EDIT: See e.g. https://www.nationalacademies.org/read/27396/chapter/6#93, and if you think this is what constitutes "clear evidence", well, you have some very questionable epistemological standards.
EDIT2: Also, limit yourself to proper longitudinal studies and then look at the actual effect sizes reported. You will find, yes, there is broad evidence that social media is likely slightly more harmful to adolescents than beneficial / not harmful, but the actual effect size is so tiny broad interventions are unlikely to have practical consequences. I.e. the most plausible explanation is that the vast majority people are not meaningfully affected, and small subgroups benefit and/or are negatively affected.
It is the usual pseudoscientific / social science attempts to launder "statistical significance" (which you get trivially with enough samples) into practical significance, in order to justify sweeping societal changes.
https://www.thelancet.com/journals/eclinm/article/PIIS2589-5...
https://jamanetwork.com/journals/jamapsychiatry/fullarticle/...
https://jamanetwork.com/journals/jamanetworkopen/fullarticle...
https://jamanetwork.com/journals/jamapediatrics/fullarticle/...
Can you please explain how I'm wrong?
Even the longitudinal studies are poor here. See, for example, as this Nature article notes:
"The study has multiple limitations that need to be considered. First, to interpret the parameters from our analyses as estimates of causal effects one would need to adopt the following assumptions: (a) there are no time-varying unobserved confounders that impact the relation between social media use and life satisfaction; (b) the model adequately accounts for unobserved time-invariant confounding through the inclusion of a random intercept; (c) there is no measurement error in the variables; (d) the time interval between studies (one year) is the right length to capture the effects of interest; and (e) the bidirectional links estimated by our longitudinal model are linear in nature. Only if these assumptions are met can this observational study be said to capture the causal effects between social media and life satisfaction. Second, the data are self-report and therefore only allow inferences about the impact of self-estimated time on social media, rather than objectively measured social media use." https://www.nature.com/articles/s41467-022-29296-3#Sec2
I'd also suggest looking at the coefficients (effect sizes) in the above (standardized regression coefficients barely approaching 0.2 - and this is one of the stronger findings), and other articles. The effects here, even if we were to pretend they were clearly established, are incredibly tiny. Examples:- social media explaining only 0.4% of variance (https://pubmed.ncbi.nlm.nih.gov/30944443/)
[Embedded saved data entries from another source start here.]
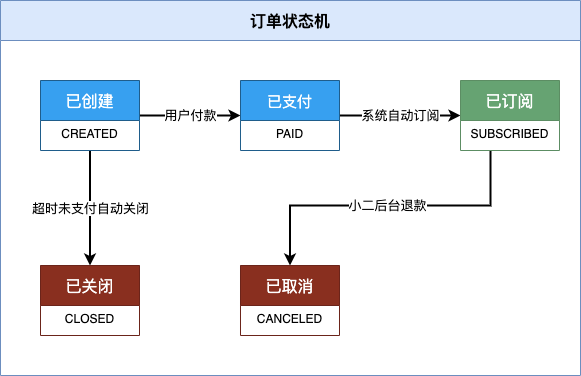 订单状态机

已创建
CREATED

用户付款

已支付
PAID

系统自动订阅

已订阅
SUBSCRIBED

超时未支付自动关闭

小二后台退款

已关闭
CLOSED

已取消
CANCELED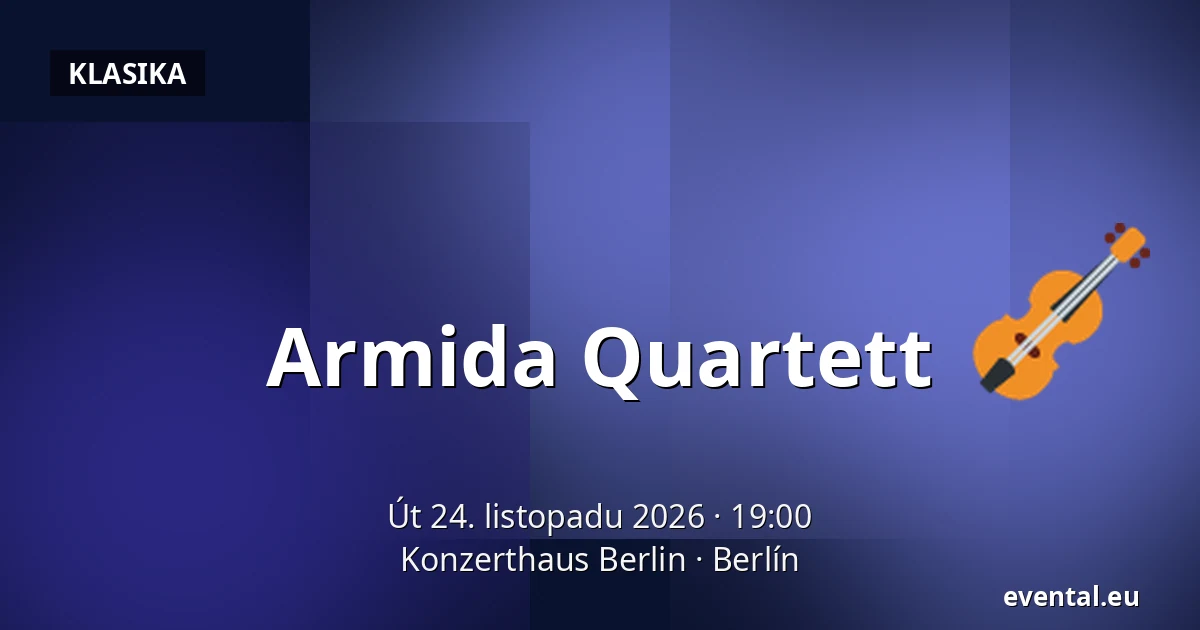 KLASIKA

Armida Quartett

Út 24. listopadu 2026 · 19:00
Konzerthaus Berlin · Berlín

evental.eu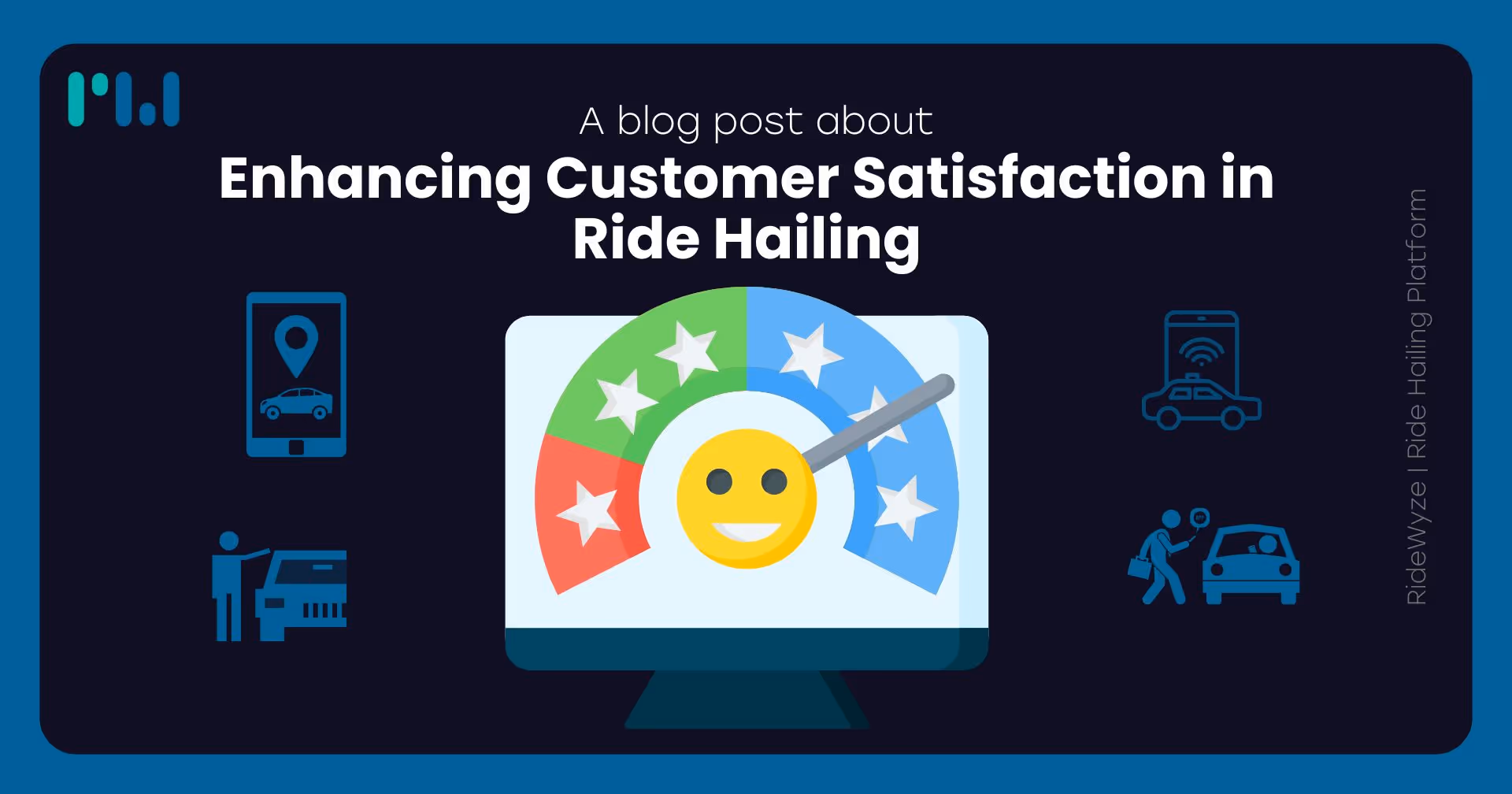 A blog post about
Enhancing Customer Satisfaction in Ride Hailing

RideWyze | Ride Hailing Platform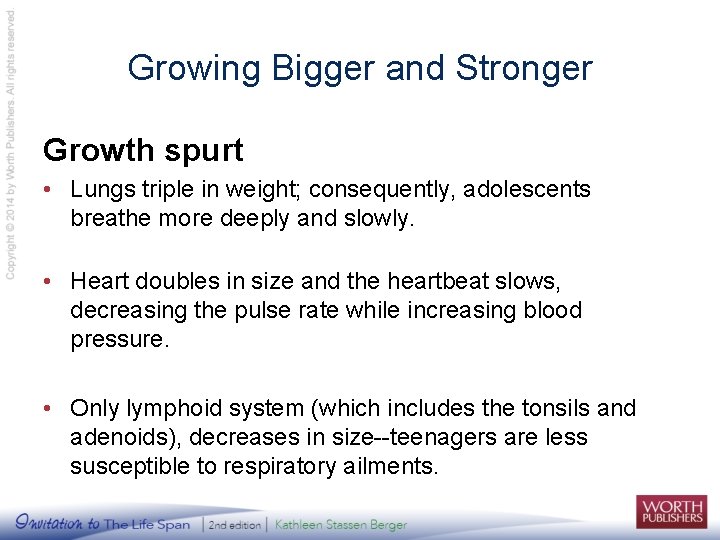 Copyright © 2014 by Worth Publishers. All rights reserved.

Growing Bigger and Stronger

Growth spurt

• Lungs triple in weight; consequently, adolescents breathe more deeply and slowly.

• Heart doubles in size and the heartbeat slows, decreasing the pulse rate while increasing blood pressure.

• Only lymphoid system (which includes the tonsils and adenoids), decreases in size--teenagers are less susceptible to respiratory ailments.

Invitation to The Life Span | 2nd edition | Kathleen Stassen Berger

WORTH PUBLISHERS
- social-media/mental-health effect around β = .061 (https://christopherjferguson.com/Social%20Media%20Meta.pdf)
These are basically nothing, and yet you have such absolute confidence from people that social media is this big harmful thing. The evidence just isn't there.
I really appreciate your response, which made me realize this is more nuanced than I thought at first blush. (I wrote that reply before you linked the National Academies review, which was quite helpful.)
Maybe I am truly morally panicked, but I'm really hesitant to brush aside the evidence as "basically nothing." Small effects are worth paying attention to (https://psycnet.apa.org/record/2022-26026-014). And quantifying the harms of social media use is less like quantifying the harms of, say, smoking cigarettes, because social media has (indeed, is built on) network effects. You could plop a kid from the 50's into a modern American neighborhood and their mental health might decline even if they don't use social media because of the way it has changed childhood. When the social life of an entire generation is transformed by technology, it stops making sense to ask "How much does one hour of Instagram hurt mental health?" Yet that is essentially the question all the studies are designed to answer, and even still, we see an effect.
Anyway, thanks for taking to time to explain your perspective.
IMO the correct framing most supported by the evidence is that a few vulnerable populations (most likely within a certain age bracket, and already dealing with other significant life issues) are definitely at risk of nontrivial harm from social media. Otherwise, for the majority, it is likely a wash. And since the bias in studies is to look for negatives (much like drug studies don't properly measure negative side effects until much later), we also can't say if there aren't subgroups benefiting hugely as well (e.g. autistic people that can connect online, or other people with unusual interests that before would have remained isolated and disconnected, feel crazy, etc).
So, yes, small effects can be important. The observed effects for social media are quite small and consistent with being driven solely by a small, vulnerable population, however, and this make broad social injunctions and moral panic less defensible.
Also, these are effects on self-report or other psychological instruments, where in general you need to find something like a minimal clinically important difference before you can determine if you care practically about these things. E.g. if a standardized regression coefficient of 0.1 translates to a 1-point shift on a 20-point life-satisfaction scale, is this even something I (or anyone) can even notice? Does it even rise above measurement error?
Since no one is doing that kind of research here, we just get these (relatively meaningless) standardized effect sizes, and it is really basically impossible to know if we should care at all about the observed effects. This is mainly what I mean by the evidence being flimsy / weak, it is really too inconclusive to drive decisions at this point.